In 1979, Dick Hebdige addressed the profundity of the rock & roll style by examining the function of subculture, specifically, 1970s British teddy boys, mods, rockers, skinheads, and punks. In Subculture: The Meaning of Style, Hebdige argues that style is a form of “intentional communication’ used by subcultures to make sense of their members, and to mark themselves as such to the dominant culture. He argues that, contrary to the (still) popular assumption that subcultures embrace total lawlessness and chaos, the internal structures of these groups are, in fact, “characterized by an extreme orderliness: each part is organically related to other parts and it is through the fit between them that the subcultural member makes sense out of the world.” The recognition of something as a style necessarily requires some common, identifiable quality. Independent elements are adapted to a dominant trait so that every individual appears marked by an expression of the whole. In Hebdige’s analysis, for example, style is a search for the correspondences in the clothing of the punks, which he explains as an organizing principle simultaneously determining the character of the components and the design of the whole.
‘Style’ then, is composed of all the symbolic and literal aspects – dress, appearance, language, ritual occasions, interactions, music – that members of a culture or subculture produce and consume within the boundaries of the group. For Hebdige, it is quite specifically style that “causes a formation of unity within a group’s relations, situations, experience”. In fact, style functions in a complex relationship to culture. Hebdige’s notion quite clearly draws its methods from the semiological concept of the symbolic structure of meaning.

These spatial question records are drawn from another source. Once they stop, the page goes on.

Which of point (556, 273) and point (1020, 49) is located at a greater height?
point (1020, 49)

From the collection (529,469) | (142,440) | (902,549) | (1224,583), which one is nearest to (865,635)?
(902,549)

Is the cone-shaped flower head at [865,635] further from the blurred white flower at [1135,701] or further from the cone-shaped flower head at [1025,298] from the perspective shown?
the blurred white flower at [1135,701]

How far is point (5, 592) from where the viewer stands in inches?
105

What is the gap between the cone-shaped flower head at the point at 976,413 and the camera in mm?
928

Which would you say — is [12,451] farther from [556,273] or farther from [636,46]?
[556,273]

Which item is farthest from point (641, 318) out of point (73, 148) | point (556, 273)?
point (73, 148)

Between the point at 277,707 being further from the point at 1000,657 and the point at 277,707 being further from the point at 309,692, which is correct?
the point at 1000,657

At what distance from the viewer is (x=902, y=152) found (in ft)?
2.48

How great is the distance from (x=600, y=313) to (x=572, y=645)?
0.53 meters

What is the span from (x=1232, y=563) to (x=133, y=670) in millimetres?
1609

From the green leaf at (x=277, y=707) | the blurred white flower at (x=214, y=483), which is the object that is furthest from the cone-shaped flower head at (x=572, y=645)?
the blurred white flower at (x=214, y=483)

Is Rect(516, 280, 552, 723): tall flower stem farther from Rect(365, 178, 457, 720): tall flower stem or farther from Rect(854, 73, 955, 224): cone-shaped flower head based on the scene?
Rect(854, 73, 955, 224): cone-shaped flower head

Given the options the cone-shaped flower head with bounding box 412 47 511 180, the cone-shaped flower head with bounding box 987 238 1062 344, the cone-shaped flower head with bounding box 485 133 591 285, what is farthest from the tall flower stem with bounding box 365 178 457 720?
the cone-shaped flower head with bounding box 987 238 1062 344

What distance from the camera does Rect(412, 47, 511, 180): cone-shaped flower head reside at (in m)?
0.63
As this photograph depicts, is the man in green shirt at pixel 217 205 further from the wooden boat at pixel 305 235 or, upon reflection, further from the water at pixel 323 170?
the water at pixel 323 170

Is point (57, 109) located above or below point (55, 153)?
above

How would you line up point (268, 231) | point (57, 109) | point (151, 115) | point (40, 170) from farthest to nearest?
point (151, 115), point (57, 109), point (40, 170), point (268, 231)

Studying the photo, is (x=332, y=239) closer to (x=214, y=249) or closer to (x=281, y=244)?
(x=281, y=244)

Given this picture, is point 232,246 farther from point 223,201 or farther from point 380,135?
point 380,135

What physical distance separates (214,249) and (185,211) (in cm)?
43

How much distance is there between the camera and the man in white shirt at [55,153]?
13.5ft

The clothing worn by an average man or woman on the street is chosen according to taste, preference, financial constraints, etc., and these choices are significant in positioning the wearer within a corresponding set of social roles. These selections encompass an assortment of messages and meanings, which are transmitted through a number of complex social determinants such as class and status, self-image, and attractiveness, etc. Hebdige argues that clothing choices can be just as expressive of ‘normality’ and ‘naturalness’ as they can be of ‘deviance’. Nonetheless, the styles of subcultures are distinguished from the styles of their surrounding culture precisely because they appear so fabricated. It is the appearance of difference that reveals what Louis Althusser has called the “false obviousness of everyday practice”.